Family history for Jerome Bell has been a shadowy picture of the hot and sweaty South, of descendants of slaves working the coarse dirt that lay between two strong rivers, of a white antebellum house where brown-skinned people gathered to plot their dreams.

Seen through the eyes of his great-aunt Cordia, it was all Bell knew of his past.

This weekend, the family history came into sharper focus as more than 800 of Bell's relatives from across the country gathered at the Mayflower Stouffer Hotel for the 21st annual reunion of the Martin family of Jenkinsville, S.C.

"It is inspiring to me," said Bell, 36, of Lanham, a C&P Telephone Co. engineer who helped organize this year's reunion. "There is so much I didn't know."

The three-day reunion was more than just a celebration of one family that can boast a number of lawyers, doctors, judges, elected officials and the next astronaut scheduled to pilot a space shuttle. The history of the Martins reflects the achievements of blacks in this country, family members said. The reunion, held every year to coincide with the celebration of the nation's birthday, is also a triumph over the destruction of the history of black families wrought by slavery.

"So few black families can go beyond their grandparents. There is a wall there," said Benjamin Martin, one of the country's first black Episcopal bishops. "We've been able to penetrate the curtain."

The Martins' American journey began in 1799, 23 years after the Declaration of Independence was signed, when a ship set sail from West Africa for the United States. Crammed in the ship's bowels was a young woman from a small fishing village who was destined to be sold in the Charleston slave market to John Martin, a planter from Fairfield County, S.C. Family genealogist Gladys Harper believes that the young woman was the start of the black Martin family lineage.

For the next 90 years, the descendants of the West African woman worked on or near the Martin Plantation. But unlike the fate of most black families during slavery, very few of them were sold out of the area. Three years after the Civil War ended, Robert M. Martin, a descendant of the white planter John Martin, granted about 600 acres to four of his former slaves.

It was from those modest landholdings that the Martin family began to prosper. During Reconstruction, the Martins wheeled and dealed cotton and land until they owned most of the land between the Little River and Broad River near Jenkinsville. They served in the state Senate and state House of Representatives and on the county commission. They founded the county's first black church, Whitehall AME Church.

"They were highly respected in the white community" after slavery ended, Harper said. "They enjoyed all the benefits and resources in the white community without reservation. There were so many of them that the area became known as Martin Town.

"There was a support base there in Jenkinsville," said Harper, who is a Martin family member. "Everyone knew if there was a problem, there were others there to help. All social and educational activities centered around the church. It gave a sense that this was our place."

At the turn of the century, the family began to scatter, following the lure of industrial jobs in the North. They worked in the coal mines and steel mills of Pennsylvania and automobile factories in Michigan. During World War II, the first of many Martins arrived in Washington in search of jobs with the federal government.
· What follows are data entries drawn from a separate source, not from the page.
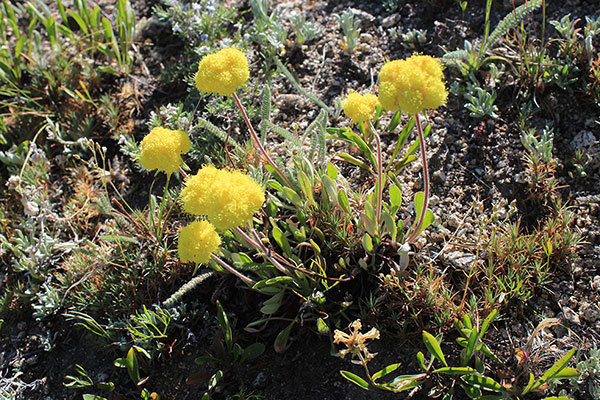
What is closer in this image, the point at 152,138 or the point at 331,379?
the point at 152,138

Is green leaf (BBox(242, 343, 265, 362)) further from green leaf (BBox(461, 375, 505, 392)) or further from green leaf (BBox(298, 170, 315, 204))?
green leaf (BBox(461, 375, 505, 392))

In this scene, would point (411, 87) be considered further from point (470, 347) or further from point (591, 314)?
point (591, 314)

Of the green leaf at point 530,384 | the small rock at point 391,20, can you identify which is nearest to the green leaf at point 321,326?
the green leaf at point 530,384

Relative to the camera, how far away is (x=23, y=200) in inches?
142

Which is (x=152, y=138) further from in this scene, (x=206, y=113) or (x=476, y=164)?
(x=476, y=164)

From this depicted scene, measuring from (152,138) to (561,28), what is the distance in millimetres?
2995

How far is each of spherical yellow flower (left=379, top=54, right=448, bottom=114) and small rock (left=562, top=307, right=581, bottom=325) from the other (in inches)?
62.3

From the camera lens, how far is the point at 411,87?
6.34 ft

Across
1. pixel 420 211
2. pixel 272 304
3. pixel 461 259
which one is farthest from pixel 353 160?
pixel 272 304

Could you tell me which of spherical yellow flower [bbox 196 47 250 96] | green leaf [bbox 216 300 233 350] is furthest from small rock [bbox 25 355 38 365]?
spherical yellow flower [bbox 196 47 250 96]

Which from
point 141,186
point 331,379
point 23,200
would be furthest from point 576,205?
point 23,200

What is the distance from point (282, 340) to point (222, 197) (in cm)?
115

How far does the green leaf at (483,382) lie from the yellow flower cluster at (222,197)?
1456mm

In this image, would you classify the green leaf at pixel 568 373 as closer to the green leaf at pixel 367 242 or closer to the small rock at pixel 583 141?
the green leaf at pixel 367 242
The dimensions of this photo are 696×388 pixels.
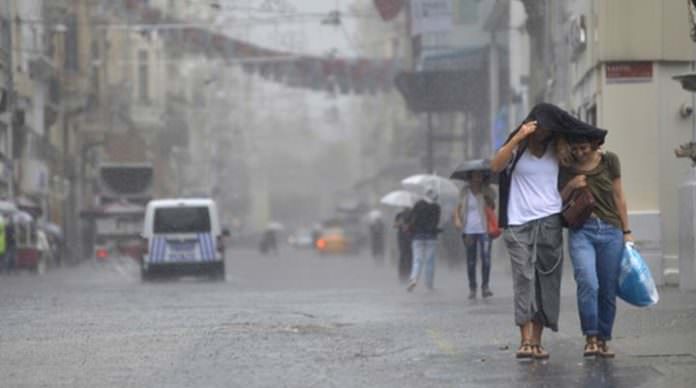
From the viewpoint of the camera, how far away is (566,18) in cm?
3038

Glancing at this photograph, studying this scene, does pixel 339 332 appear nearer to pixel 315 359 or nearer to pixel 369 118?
pixel 315 359

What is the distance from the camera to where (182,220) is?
38.2 m

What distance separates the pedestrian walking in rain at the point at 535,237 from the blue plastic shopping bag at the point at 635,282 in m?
0.44

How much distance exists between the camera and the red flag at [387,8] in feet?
140

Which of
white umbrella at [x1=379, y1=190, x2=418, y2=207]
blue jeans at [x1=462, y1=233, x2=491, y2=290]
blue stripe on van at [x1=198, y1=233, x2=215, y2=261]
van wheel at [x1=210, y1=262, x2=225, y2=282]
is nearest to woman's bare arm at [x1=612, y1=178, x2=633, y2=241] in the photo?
blue jeans at [x1=462, y1=233, x2=491, y2=290]

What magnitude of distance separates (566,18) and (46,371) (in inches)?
780

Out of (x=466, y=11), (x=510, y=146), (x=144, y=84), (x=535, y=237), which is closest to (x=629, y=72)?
(x=535, y=237)

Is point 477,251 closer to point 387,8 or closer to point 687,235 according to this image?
point 687,235

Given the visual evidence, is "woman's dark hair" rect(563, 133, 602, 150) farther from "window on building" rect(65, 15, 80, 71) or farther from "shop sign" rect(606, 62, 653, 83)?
"window on building" rect(65, 15, 80, 71)

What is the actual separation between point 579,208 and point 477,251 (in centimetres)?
1081

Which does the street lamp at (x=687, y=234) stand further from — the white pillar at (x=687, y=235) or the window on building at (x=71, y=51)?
the window on building at (x=71, y=51)

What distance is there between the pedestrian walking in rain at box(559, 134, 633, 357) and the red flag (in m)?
30.9

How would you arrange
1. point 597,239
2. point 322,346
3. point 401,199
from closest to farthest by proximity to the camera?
point 597,239, point 322,346, point 401,199

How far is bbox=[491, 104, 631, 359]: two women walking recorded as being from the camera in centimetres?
1204
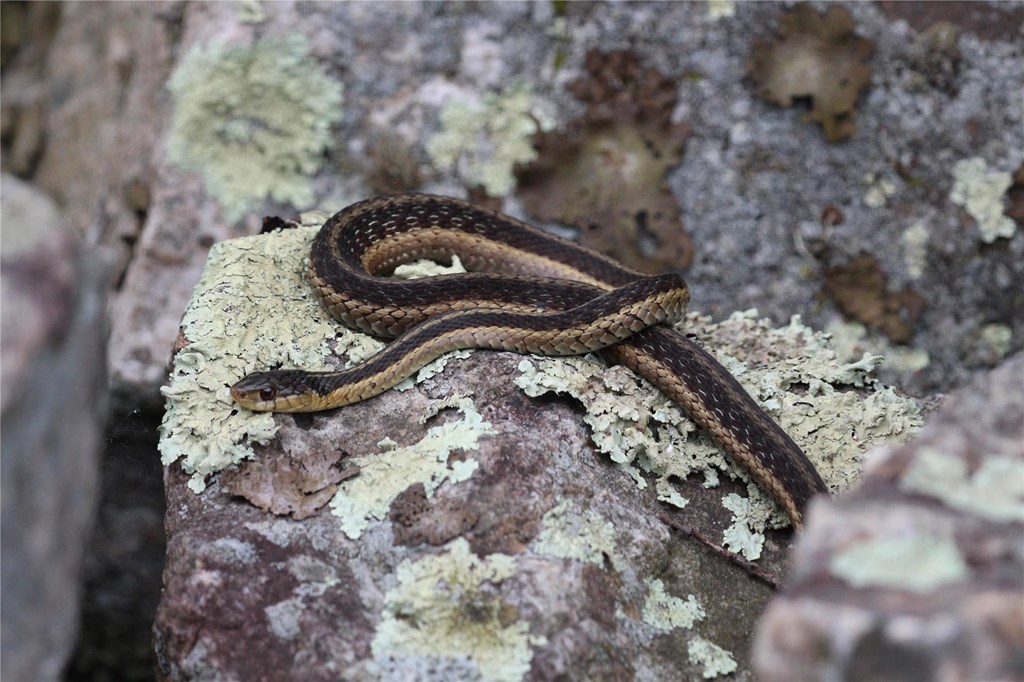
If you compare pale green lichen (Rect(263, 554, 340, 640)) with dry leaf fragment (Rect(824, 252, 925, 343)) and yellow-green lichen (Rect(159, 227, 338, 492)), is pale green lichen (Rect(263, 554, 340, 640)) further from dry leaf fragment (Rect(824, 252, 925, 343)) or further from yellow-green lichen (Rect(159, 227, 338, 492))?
dry leaf fragment (Rect(824, 252, 925, 343))

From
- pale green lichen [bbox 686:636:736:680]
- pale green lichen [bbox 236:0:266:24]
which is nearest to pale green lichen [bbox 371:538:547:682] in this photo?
pale green lichen [bbox 686:636:736:680]

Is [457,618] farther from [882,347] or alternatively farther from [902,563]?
[882,347]

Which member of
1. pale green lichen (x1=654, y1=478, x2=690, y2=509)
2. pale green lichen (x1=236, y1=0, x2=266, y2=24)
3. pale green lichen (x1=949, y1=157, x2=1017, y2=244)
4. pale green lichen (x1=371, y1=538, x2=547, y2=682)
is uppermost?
pale green lichen (x1=949, y1=157, x2=1017, y2=244)

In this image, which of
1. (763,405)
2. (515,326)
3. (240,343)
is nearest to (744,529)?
(763,405)

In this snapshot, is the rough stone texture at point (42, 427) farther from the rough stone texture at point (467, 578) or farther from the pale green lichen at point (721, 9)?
the pale green lichen at point (721, 9)

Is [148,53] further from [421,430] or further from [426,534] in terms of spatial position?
[426,534]

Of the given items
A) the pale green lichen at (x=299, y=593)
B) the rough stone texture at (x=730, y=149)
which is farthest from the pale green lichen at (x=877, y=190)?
the pale green lichen at (x=299, y=593)
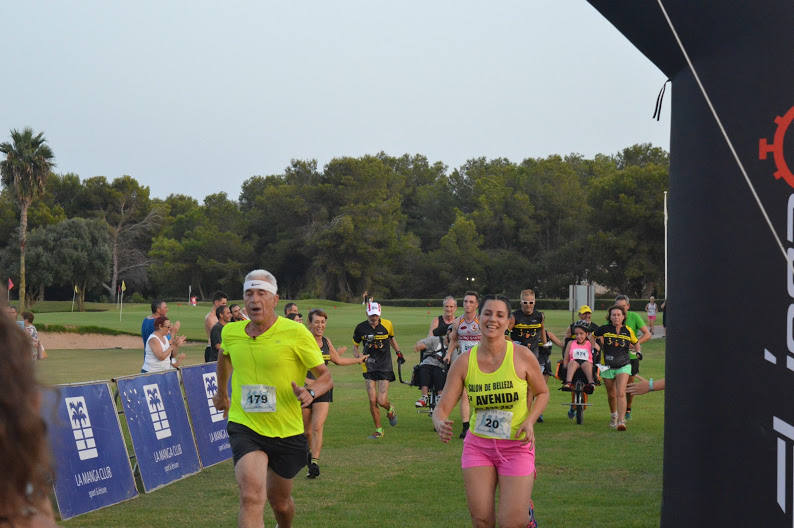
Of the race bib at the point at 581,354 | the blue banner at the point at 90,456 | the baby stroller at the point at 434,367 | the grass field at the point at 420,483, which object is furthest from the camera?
the race bib at the point at 581,354

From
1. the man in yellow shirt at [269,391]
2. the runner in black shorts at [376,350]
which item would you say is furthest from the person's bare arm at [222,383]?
the runner in black shorts at [376,350]

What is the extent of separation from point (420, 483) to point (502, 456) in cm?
442

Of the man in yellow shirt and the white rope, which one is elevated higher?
the white rope

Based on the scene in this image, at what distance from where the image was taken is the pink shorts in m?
6.61

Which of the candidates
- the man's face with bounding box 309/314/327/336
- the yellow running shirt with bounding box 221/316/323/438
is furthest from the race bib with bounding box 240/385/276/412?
the man's face with bounding box 309/314/327/336

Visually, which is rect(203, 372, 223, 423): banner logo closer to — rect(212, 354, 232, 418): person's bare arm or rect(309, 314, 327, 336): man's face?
rect(309, 314, 327, 336): man's face

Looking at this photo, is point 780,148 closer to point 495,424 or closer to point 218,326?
point 495,424

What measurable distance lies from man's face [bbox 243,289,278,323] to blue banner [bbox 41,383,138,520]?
2425 millimetres

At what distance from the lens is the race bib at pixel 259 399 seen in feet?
24.0

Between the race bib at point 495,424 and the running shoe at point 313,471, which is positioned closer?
the race bib at point 495,424

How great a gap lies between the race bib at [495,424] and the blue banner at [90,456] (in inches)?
155

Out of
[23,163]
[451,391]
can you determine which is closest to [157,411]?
[451,391]

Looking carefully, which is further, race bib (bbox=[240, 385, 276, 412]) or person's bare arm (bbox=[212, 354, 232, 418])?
person's bare arm (bbox=[212, 354, 232, 418])

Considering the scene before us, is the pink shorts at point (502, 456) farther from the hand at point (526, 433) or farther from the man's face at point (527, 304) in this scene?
the man's face at point (527, 304)
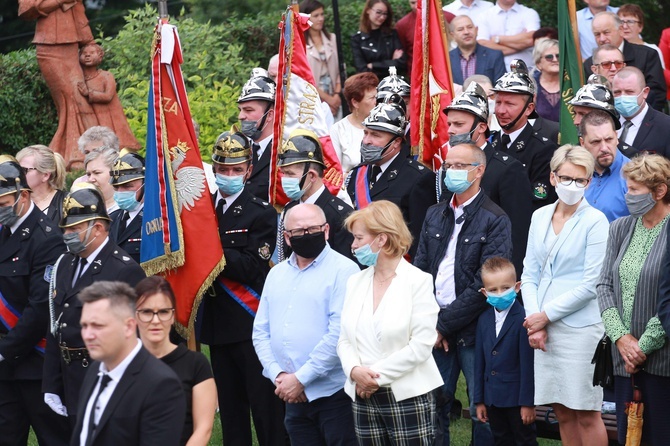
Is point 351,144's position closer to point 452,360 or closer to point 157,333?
point 452,360

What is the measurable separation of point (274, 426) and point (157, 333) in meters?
2.46

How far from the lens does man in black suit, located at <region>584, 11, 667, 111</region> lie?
42.1 feet

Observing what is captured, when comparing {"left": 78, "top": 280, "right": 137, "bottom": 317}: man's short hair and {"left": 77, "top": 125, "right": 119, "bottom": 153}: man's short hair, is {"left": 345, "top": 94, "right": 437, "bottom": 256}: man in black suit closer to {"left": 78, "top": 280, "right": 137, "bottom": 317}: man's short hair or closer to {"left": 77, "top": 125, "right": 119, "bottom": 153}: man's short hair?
{"left": 77, "top": 125, "right": 119, "bottom": 153}: man's short hair

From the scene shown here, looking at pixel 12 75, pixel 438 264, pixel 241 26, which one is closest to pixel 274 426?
pixel 438 264

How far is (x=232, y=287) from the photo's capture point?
31.4 ft

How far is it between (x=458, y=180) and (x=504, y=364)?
128 cm

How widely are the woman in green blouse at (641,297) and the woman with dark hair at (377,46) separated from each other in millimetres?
7381

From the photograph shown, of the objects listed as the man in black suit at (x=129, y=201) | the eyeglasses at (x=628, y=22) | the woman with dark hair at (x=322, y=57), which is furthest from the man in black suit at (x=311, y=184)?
the woman with dark hair at (x=322, y=57)

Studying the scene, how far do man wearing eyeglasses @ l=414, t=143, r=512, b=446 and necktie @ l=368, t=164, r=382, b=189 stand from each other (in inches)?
35.5

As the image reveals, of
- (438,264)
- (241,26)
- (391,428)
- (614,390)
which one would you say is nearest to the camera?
(391,428)

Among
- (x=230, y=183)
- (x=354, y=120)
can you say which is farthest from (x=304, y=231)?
(x=354, y=120)

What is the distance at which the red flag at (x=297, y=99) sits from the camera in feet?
33.7

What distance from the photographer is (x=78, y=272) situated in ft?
28.0

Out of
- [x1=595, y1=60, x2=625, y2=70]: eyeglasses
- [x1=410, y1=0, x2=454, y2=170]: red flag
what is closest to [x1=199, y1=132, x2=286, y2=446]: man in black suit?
[x1=410, y1=0, x2=454, y2=170]: red flag
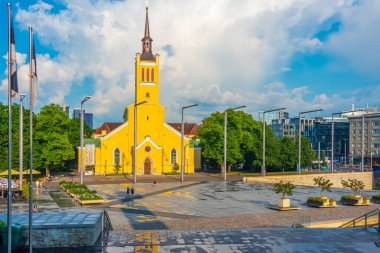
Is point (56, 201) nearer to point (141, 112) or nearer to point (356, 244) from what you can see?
point (356, 244)

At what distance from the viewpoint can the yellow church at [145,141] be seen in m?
71.5

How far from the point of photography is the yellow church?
71500 millimetres

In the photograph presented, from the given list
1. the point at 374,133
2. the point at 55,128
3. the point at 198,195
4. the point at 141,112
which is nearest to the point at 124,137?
the point at 141,112

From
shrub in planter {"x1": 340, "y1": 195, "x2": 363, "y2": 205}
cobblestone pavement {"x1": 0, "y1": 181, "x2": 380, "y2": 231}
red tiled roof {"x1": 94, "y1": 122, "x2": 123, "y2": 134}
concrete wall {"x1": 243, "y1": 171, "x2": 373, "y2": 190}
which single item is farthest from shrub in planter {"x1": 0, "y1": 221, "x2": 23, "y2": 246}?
red tiled roof {"x1": 94, "y1": 122, "x2": 123, "y2": 134}

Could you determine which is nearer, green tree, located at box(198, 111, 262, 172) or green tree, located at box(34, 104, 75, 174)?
green tree, located at box(34, 104, 75, 174)

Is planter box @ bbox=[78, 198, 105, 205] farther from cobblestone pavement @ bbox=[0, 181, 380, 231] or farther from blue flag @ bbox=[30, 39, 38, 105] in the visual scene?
blue flag @ bbox=[30, 39, 38, 105]

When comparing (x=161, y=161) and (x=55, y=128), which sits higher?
(x=55, y=128)

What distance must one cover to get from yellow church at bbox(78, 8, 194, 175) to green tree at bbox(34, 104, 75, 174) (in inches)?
357

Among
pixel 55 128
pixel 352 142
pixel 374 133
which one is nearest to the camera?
pixel 55 128

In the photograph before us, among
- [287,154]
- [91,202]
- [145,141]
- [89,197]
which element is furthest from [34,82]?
[287,154]

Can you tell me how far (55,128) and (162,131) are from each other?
65.3 ft

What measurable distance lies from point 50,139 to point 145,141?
53.3 feet

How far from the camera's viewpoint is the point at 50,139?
61281 mm

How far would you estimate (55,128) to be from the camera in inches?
2458
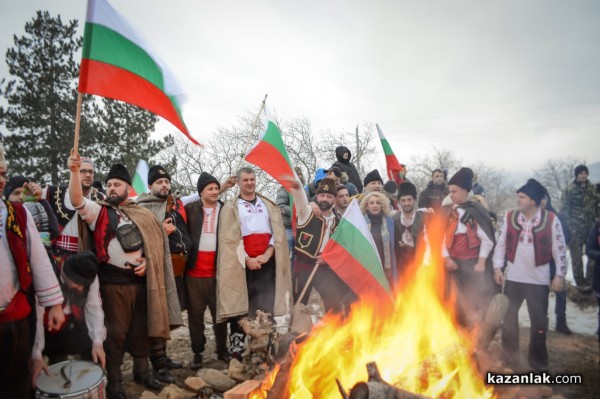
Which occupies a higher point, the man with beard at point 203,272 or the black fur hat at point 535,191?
the black fur hat at point 535,191

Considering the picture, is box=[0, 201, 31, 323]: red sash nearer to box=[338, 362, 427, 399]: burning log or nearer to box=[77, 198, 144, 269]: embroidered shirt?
box=[77, 198, 144, 269]: embroidered shirt

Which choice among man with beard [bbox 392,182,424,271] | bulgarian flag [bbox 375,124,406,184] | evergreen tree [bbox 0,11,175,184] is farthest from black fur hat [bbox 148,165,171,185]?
evergreen tree [bbox 0,11,175,184]

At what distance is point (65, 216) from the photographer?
4.37 m

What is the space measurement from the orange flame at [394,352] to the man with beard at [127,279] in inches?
68.5

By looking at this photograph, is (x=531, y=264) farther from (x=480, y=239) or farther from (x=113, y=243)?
(x=113, y=243)

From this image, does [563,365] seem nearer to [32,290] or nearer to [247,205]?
[247,205]

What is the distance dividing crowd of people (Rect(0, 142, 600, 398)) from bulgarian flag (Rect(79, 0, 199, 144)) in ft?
2.45

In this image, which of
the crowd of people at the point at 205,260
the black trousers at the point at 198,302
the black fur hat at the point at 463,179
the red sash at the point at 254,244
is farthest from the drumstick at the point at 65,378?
the black fur hat at the point at 463,179

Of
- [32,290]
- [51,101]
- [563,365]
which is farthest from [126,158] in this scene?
[563,365]

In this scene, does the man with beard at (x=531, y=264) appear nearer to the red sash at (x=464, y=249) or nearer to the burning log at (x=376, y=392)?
the red sash at (x=464, y=249)

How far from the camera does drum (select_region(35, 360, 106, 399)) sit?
2.68 metres

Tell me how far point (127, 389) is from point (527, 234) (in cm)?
522

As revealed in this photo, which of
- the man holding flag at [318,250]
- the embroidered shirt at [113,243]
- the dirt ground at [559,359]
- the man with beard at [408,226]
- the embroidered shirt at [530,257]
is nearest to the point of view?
the embroidered shirt at [113,243]

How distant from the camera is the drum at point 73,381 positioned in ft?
8.78
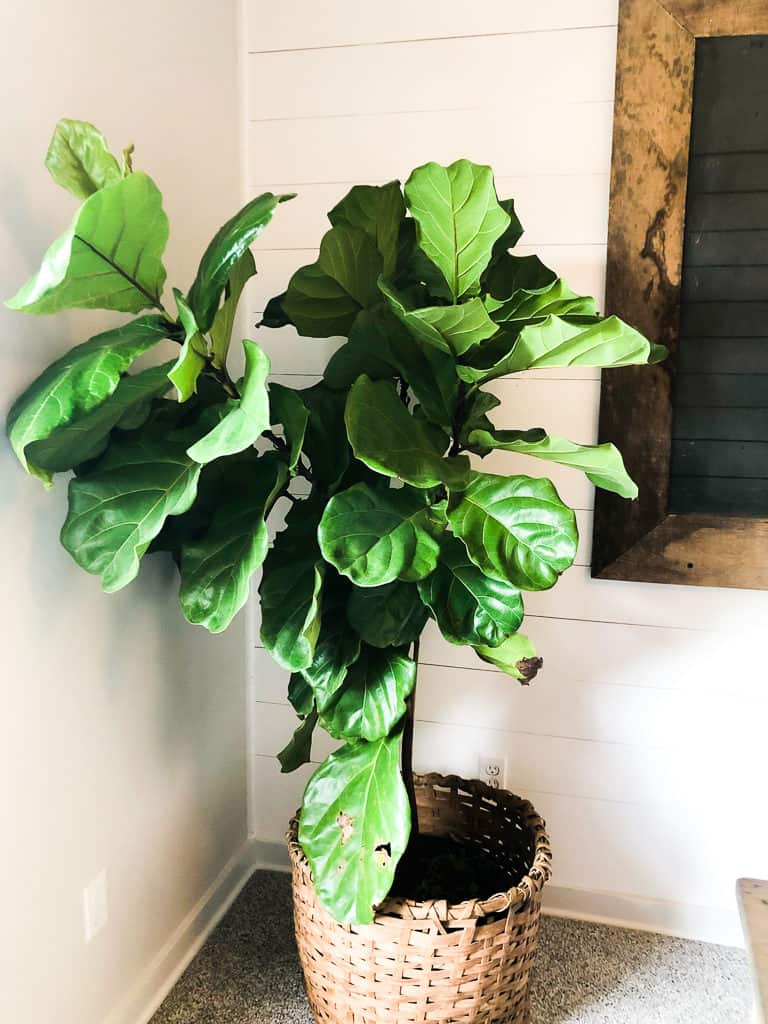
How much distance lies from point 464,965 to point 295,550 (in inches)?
26.3

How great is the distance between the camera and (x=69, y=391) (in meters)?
0.99

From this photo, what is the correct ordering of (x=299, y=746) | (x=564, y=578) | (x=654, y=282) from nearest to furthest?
(x=299, y=746)
(x=654, y=282)
(x=564, y=578)

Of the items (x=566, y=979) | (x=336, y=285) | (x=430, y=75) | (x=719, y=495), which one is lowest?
(x=566, y=979)

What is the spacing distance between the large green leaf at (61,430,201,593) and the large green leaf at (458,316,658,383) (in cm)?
41

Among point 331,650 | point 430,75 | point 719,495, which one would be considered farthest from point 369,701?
point 430,75

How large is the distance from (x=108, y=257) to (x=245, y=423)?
257 mm

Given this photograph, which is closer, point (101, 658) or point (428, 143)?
point (101, 658)

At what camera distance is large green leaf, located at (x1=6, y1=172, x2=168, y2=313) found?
0.85m

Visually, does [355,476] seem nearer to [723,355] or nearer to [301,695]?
[301,695]

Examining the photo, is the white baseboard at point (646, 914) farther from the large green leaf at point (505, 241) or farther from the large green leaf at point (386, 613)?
the large green leaf at point (505, 241)

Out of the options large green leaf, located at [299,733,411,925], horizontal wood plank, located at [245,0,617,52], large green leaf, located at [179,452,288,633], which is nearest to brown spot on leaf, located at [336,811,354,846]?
large green leaf, located at [299,733,411,925]

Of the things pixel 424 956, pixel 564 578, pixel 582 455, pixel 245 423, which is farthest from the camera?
pixel 564 578

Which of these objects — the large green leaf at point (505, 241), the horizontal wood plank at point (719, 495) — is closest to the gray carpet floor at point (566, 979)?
the horizontal wood plank at point (719, 495)

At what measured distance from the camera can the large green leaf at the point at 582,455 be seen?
103 centimetres
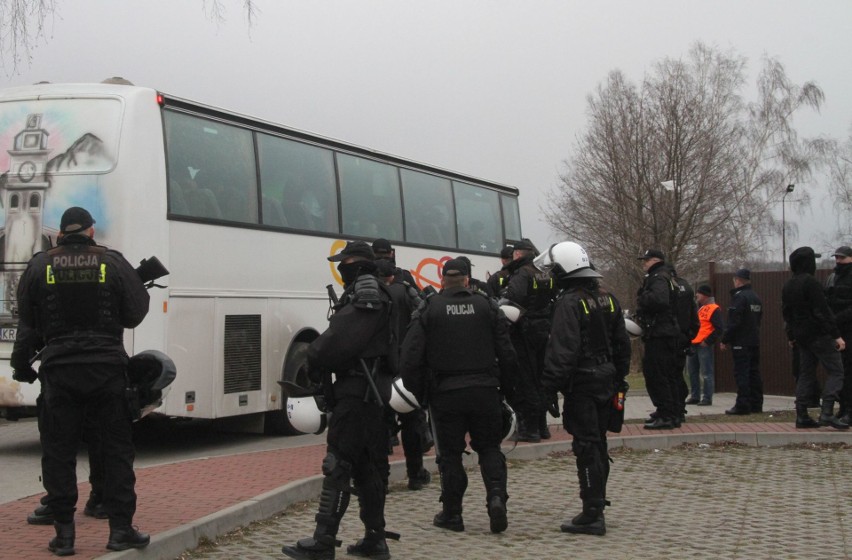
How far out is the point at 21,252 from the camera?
35.3 ft

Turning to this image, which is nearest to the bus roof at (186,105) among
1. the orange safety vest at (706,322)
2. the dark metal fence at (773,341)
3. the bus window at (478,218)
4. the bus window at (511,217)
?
the bus window at (478,218)

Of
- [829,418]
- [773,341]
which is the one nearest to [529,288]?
[829,418]

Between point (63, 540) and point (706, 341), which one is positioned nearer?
point (63, 540)

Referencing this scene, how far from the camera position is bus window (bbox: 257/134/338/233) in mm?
12562

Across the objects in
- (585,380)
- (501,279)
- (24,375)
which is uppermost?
(501,279)

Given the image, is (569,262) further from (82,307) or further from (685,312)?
(685,312)

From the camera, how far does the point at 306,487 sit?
8500 mm

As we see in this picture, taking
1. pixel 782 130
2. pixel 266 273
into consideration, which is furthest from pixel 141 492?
pixel 782 130

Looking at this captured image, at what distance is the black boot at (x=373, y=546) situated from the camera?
6477 mm

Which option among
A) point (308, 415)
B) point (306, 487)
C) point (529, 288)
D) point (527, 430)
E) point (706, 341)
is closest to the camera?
point (308, 415)

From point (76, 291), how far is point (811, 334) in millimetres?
8508

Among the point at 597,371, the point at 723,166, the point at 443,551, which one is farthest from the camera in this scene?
the point at 723,166

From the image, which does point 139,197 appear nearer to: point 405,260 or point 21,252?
point 21,252

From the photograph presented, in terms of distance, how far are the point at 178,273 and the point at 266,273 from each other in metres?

There are about 200 descendants of the Martin family in the Washington area today.

As the family grew, so did a need to stay together.

In 1966, a small group of family members gathered at a member's home in Hampton, Va., where the talk turned to holding something bigger that would bring together the entire family. More people went the next year to a gathering in Morristown, N.J., and even more went in 1968 to Detroit.

"The reunions make people more cognizant of their heritage, and interest them in finding their roots," said Zona Martin of Darlington, S.C. "When we go to these hotels, they are aware that a black family can stick together."

In the past six years, as the reunion has moved from New York to Pittsburgh to Columbia, S.C., to Washington, the gathering has come to resemble more of a convention than a family get-together. More than 1,500 Martins met in Detroit in 1982, and 900 were in Pittsburgh last year.

Chefs at the Mayflower Hotel prepared 250 pounds of chicken, 150 pounds of potatoes, and 500 chocolate mousse desserts for yesterday's family dinner.

Preparations for the Washington celebration began in December with the first of monthly meetings of the family's 50-member organizing committee. There was a subcommittee to organize tours, one to put on work sessions on health issues such as AIDS and caring for the elderly, and a finance committee to raise the estimated $30,000 cost of the reunion, much of which was borne by the approximately 30 families living in the Washington area and the $45-a-person registration fee.

But the most important part of the reunion each year is the session on family history, in which the young are told what it means to belong to the Martin family, and the introduction of family celebrities such as astronaut Charles F. Bolden and Ralph Carter, who played the role of Michael on the television show "Good Times."

"The reunion brings about love, compassion, confidence and intellectual curiosity," said Juanita Thornton, 75, of the District, honorary chairwoman of the reunion. "It shows the black family as something other than being involved with drugs or {suffering from} infant mortality. It certainly demonstrates to the young people that success is possible."